StormTopology-AuditActiveLogins

Description

AuditActiveLogins is a test storm topology for learning purpose.

It counts the User Logins and User Logouts from an audit.log lines, readed from Kafka and insert/update the information in a HBase table.

Storm topology description

The topology has the following Components:
KafkaSpout -> AuditParserBolt -> AuditLoginsCounterBolt -> HBaseBolt

KafkaSpout:

Connects to a Kafka topic and get the audit lines (previously inserted with flume)
This spout is based on https://github.com/wurstmeister/storm-kafka-0.8-plus

AuditParserBolt

Parse the audit line to extract all the information, and insert it in a HashMap structure

AuditLoginsCounterBolt

Treat the audit line information and pass it to HbaseBolt for insert/update a row.
In case of user login line, insert a new row with node|user rowkey and counter set to 1 or update an existing row incrementing the counter 1 unit.
In case of user logout decrement the counter 1 unit (checking previously if the row exist and its counter is greater than zero)

HBaseBolt

Is the responsible of put/update information in HBaseTable
This bolt is based on https://github.com/ptgoetz/storm-hbase

Compilation

TODO: Currently a workaround is neccesary for load hbase configuration properties, hbase-site.xml is included in compilation time, and before compilation is neccesary to change the configuration values. hbase-site.xml is in resources directory

  mvn clean package

Config topology

# MANDATORY PROPERTIES

# zookeeper hosts and ports (eg: localhost:2181)
zookeeper.hosts=

# kafka topic for read messages
kafka.topic=

# hbase table and column family names to insert results
hbase.table.name=
hbase.column.family=

# OPTIONAL PROPERTIES

# Numbers of workers to parallelize tasks (default 2)
# storm.workers.number=

# Numbers of max task for topology (default 2)
#storm.max.task.parallelism=

# Storm topolgy execution mode (local or cluster, default local)
#storm.execution.mode=

# Storm Topology Name (default AuditActiveLoginsCount)
#storm.topology.name=

# Storm batch emmit interval (default 2000)
#storm.topology.batch.interval.miliseconds

# Time of topology execution, in miliseconds (only in local mode, default 20000)
#storm.local.execution.time=

# CLUSTER PROPERTIES:
# Storm Nimbus host (default localhost)
# storm.nimbus.host=

# Storm Nimbus port (default 6627)
# storm.nimbus.port

Run topology

First create the HBaseTable if previously is not created:

  hbase shell
  hbase > create 'TableName', 'ColumnFamily'

Storm dependencies

Some libraries are required int storm lib directory:

kafka_2.9.2-0.8.0.jar
metrics-core-2.2.0.jar
scala-library-2.9.2.jar
storm-hbase-0.1.0-SNAPSHOT-jar-with-dependencies.jar
storm-kafka-0.8-plus-0.5.0-SNAPSHOT.jar

storm-hbase-0.1.0-SNAPSHOT-jar-with-dependencies.jar -> from https://github.com/mvalleavila/storm-kafka-0.8-plus
storm-kafka-0.8-plus-0.5.0-SNAPSHOT.jar -> from https://github.com/buildoop/storm-hbase

Run\submit topology

storm jar target/AuditActiveLogins-0.1.0.jar org.buildoop.storm.AuditActiveLoginsTopology resources/configuration.properties

See results

hbase shell
hbase > scan 'TableName'

## Spatial reasoning records
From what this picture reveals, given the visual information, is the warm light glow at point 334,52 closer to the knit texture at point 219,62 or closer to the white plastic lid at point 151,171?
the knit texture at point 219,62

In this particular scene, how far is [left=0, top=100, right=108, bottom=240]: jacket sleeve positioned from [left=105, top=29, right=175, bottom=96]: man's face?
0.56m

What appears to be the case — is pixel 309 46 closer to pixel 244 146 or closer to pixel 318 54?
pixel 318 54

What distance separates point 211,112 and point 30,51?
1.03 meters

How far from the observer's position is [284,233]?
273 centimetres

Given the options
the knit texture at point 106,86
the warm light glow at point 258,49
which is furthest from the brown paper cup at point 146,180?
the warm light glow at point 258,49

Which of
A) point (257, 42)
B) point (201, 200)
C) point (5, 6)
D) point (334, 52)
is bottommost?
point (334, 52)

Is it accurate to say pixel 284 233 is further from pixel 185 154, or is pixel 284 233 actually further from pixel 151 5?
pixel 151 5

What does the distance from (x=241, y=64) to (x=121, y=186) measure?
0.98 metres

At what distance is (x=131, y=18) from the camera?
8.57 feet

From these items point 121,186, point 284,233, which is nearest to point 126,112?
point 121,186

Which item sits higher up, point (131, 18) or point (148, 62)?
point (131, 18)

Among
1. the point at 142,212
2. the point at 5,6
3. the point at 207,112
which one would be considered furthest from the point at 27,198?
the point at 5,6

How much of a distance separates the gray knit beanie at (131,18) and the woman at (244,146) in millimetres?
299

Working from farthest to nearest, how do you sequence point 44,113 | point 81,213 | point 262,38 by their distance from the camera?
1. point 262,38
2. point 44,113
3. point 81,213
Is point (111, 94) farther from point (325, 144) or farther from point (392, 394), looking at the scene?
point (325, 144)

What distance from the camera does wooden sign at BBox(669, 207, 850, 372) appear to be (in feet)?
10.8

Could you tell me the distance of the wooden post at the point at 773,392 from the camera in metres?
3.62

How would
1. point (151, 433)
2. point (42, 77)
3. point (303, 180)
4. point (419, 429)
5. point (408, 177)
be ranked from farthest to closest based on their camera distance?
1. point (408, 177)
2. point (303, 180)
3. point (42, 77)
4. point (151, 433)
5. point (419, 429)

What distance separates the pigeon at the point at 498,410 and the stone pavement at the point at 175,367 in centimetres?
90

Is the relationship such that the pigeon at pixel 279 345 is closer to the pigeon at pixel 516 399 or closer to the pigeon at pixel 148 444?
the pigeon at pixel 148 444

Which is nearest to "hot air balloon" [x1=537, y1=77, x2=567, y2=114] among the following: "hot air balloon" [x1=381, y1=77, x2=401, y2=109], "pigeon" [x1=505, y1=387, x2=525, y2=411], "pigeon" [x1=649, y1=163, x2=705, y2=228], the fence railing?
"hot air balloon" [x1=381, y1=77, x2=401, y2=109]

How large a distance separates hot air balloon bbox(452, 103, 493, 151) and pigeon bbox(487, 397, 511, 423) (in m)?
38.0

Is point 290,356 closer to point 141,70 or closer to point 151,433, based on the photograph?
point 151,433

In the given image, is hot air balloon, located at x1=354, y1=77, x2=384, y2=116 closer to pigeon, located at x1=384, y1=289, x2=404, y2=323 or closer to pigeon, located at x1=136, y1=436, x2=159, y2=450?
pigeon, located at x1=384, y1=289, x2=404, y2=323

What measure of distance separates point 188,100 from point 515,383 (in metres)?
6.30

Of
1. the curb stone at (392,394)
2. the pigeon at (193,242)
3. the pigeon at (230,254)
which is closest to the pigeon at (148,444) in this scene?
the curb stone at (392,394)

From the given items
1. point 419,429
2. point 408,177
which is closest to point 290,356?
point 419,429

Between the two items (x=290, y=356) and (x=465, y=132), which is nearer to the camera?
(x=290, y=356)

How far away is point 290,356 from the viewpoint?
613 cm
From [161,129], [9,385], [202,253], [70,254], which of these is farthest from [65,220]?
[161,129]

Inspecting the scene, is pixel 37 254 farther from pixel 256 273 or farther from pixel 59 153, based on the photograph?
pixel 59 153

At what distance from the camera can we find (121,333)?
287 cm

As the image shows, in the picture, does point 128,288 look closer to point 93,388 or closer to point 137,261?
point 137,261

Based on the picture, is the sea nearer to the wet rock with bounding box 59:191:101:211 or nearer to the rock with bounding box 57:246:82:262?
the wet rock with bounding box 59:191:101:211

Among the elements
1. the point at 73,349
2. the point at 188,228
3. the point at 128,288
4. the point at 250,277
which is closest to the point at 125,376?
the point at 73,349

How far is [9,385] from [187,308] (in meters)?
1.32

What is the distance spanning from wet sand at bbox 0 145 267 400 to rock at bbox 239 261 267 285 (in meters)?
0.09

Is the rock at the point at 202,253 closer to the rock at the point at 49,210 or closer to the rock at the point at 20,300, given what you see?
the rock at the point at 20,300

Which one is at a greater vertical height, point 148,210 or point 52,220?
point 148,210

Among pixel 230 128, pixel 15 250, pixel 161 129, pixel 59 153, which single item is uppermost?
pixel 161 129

## Exercise 1
Rewrite the paragraph of the AuditActiveLogins page that begins "Treat the audit line information" as a short bulleted list that keeps its main facts.
## Exercise 2
Copy the AuditActiveLogins page from "# kafka topic" up to and including "topology (default 2)".
These entries have no connection to the AuditActiveLogins page.

## Final answer 1
- Processes the audit line information and passes it to HBaseBolt to insert or update a row.
- For a user login line, inserts a new row with a node|user rowkey and a counter of 1, or increments an existing row's counter by 1.
- For a user logout line, decrements the counter by 1 after checking that the row exists and its counter is greater than zero.

## Final answer 2
# kafka topic for read messages
kafka.topic=

# hbase table and column family names to insert results
hbase.table.name=
hbase.column.family=

# OPTIONAL PROPERTIES

# Numbers of workers to parallelize tasks (default 2)
# storm.workers.number=

# Numbers of max task for topology (default 2)